L’objectif général est l’institutionnalisation progressive d’un processus de désescalade afin d’éviter une guerre ouverte. A priori, la RPDC a déjà rempli une partie de ses objectifs puisque cela fait des dizaines d’années qu’elle souhaite une rencontre d’égal à égal avec Washington, ce qui sous-entendrai une reconnaissance de leurs relations diplomatiques.


Objectifs des acteurs





Quels sont les scénarios d’évolution envisageables ?


Nous envisageons plusieurs scénarios d’évolution crédibles ordonnés dans une échelle de probabilité croissante allant de 0 à 10 :


9/10 : Annulation de la rencontre peu avant, probablement venant du côté américain.


9/10 : Dérapage de communication publique de Donald Trump qui relance une phase d’escalade.


8/10 : La rencontre s’organise sur la ligne de démarcation, dans la zone démilitarisée.


7/10 : Envoi d’émissaires à la place des présidents.


6/10 : La République de Corée propose que la rencontre se tienne à Séoul, refusée par le paranoïaque Kim Jong-un.


4/10 : La RPDC propose que la rencontre se tienne à Pyongyang, refusé par Washington.

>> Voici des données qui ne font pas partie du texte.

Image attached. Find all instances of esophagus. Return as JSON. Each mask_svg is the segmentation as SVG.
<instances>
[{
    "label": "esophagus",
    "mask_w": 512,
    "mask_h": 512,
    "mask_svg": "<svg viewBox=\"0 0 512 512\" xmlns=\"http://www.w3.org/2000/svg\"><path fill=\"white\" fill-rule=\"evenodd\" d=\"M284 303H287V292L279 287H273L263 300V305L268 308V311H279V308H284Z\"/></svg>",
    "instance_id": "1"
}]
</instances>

3/10 : Rencontre, en marge, entre Ivanka Trump, qui tient un important rôle auprès de son père et Kim Yo-jung, sœur du leader nord-coréen et premier membre de la famille Kim à visiter la République de Corée.


1/10 : Rupture de la trêve de Pyeongchang par la RPDC, actuellement prolongée jusqu’à mi-mars.


Si une rencontre entre Kim Jong-un et Donald Trump a effectivement lieu, il pourrait s’agir d’un tournant très important dans la crise nord-coréenne qui dure depuis les années 50. En effet, il s’agirait d’un abaissement historique des tensions permettant aux dirigeants en exercice de négocier réellement pour le futur de la péninsule. Mais il est peu probable qu’il en ressorte des mesures ou des ententes compte tenu des positions difficilement conciliables. Toutefois le symbole est déjà important dans le déroulement de cette crise.


 

1BRECHER Michael, Crises in World Politics. Theory and Reality, New York, Pergamon Press, 1993, p.27.

2« Trump prédit un « immense succès » aux pourparlers avec Pyongyang », article, 11 mars 2018, consulté le 12/03/2018.